Gerçektende şu bir gerçektir, arkadaşlar. Gençlik hareketi ortamı her zaman provokasyon ortamına açıktır. Gençliğin özellikleri buna yatkınlık gösterir. Gençliğin hareketlerinin coşkusu var, heyecanı var, doğrultu kazandır, yön ver istediğin yöne götürebilirsin. O zamanın koşulları öyleydi, şimdi uyuşukturlar fazla provokasyona da gelmiyorlar. Ama o zaman öyleydi. Size bir anımı anlatayım. Yıl 1977’dir Ecevit, Ankara- Tandoğan’da seçim konuşması yapıyor. Önderlik “gelin biz de gidelim hele bu adam ne konuşuyor” dedi. Önderlik, Cuma arkadaş, ben ve Dilaver diye bir arkadaş vardı, başka arkadaşlarda vardı hepimiz gittik ve Ecevit’i dinledik. Müthiş bir kalabalık Tandoğan’da vardı. İki yüz binin üzerinde insan var. Önderlik “bu kadarı yeter ben gidiyorum” dedi. Cuma arkadaş onlarda gittiler. Ben Dilaver ile birlikte biz Kızılay’a geldik. Miting bitti, kitle dağılmadı Kızılay’a doğru yürüdü. Biz de Kızılay’dayız. Çatışmalar başladı polisle ama o gençleri göreceksiniz. Yaşamın içinde normalde gördüğünüz gençler, uzun saçlı tipler ama o panzerler elektrik direklerini sökmüş, trafik levhalarını devirmiş bakıyorsunuz uzun saçlı bir genç elinde direk panzerin camlarına vuruyor. Ana, baba günü, silahlı çatışmalar başladı şehrin merkezinde. Kitle yavaş yavaş geriye çekildi bu sefer biz işin içine girdik. Sen öne girince yürüyünce bu sefer binler senin arkandadır. Onlar seni geçiyorlar. Sadece bir kişinin yürümesi lazım, sadece bir kişinin bir örnek göstermesi lazımdır. Diğerleri ötesini getirir. Orada dört kişi öldü. Bir eski senatör, bir polis, iki de öğrenci öldü o eylemde.
O zaman oradaki kitle psikoloji ama nasıl bir kitle gençlik psikoloji, onun enerjisi, eylemciliğini en iyi o tür ortamlarda, o çatışma ortamlarında görebiliyorsun. Şu anda o tür şeyler yoktur. Eylemcilik ilkellik olarak değerlendiriliyor.

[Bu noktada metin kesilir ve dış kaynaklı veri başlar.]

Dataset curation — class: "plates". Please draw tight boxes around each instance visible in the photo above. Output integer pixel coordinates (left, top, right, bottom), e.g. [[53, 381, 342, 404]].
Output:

Türkiye ortamında öyleymiş. Avrupa’da bir eylemde, bir yürüyüşte hiçbir eylem olmuyorsa, eylem öyle başarılı sayılıyor. Orada ise başarı odur. Orada o kadar olay oluyor, başarıyı orada görüyorsun. Onun için Karasu arkadaş Avrupa’daki gençlere eğitimlere giderken diyordu: “Sol sapma içinde olmayan genç, genç değildir. Şimdi sol sapmada değil, sağ sapmada değil. Sağın sağı sapmadır.” Türkiye’deki durum öyle değil midir? Var mıdır bir genç doğru dürüst? Bir, iki araba yakıyorlar ne olacak? O zaman gençler öyle değildi. Biz zengin semtlerine gidiyorduk, ilk yaptığımız iş elimize keskin bir şey almak ve o zenginlerin o müthiş arabalarını çiziyorduk bıçakla. Yakma değil de camlarını kırma gibi zarar veriyorduk. Bu tür zararlar veriyorsun, ama ötesinde onlar basit tepkiler oluyor. Daha farklı tepkiler sisteme karşı tavır, polise karşı tavır vardı. Şimdi polisle karşı karşı gelmekten çekinme var. Oysa onunla karşı karşıya gelme önemli, onla mücadele ediyorsun, devlet odur. Onunla savaşıyorsun, onunla çatışmak istiyorsun. Bunla karşı karşıya gelmekte bir çekinme var. O dönem gerçektende öyle değildi. Önderlik pratiğe müthiş rol biçen bir insandır. Ama Öndelikteki pratikçilik çok farklıdır. Görünürde ortaya koyduğu şeylerden yola çıkarak şunu düşünebilirsiniz. Önderlikte önemli olan düşünce gücüdür.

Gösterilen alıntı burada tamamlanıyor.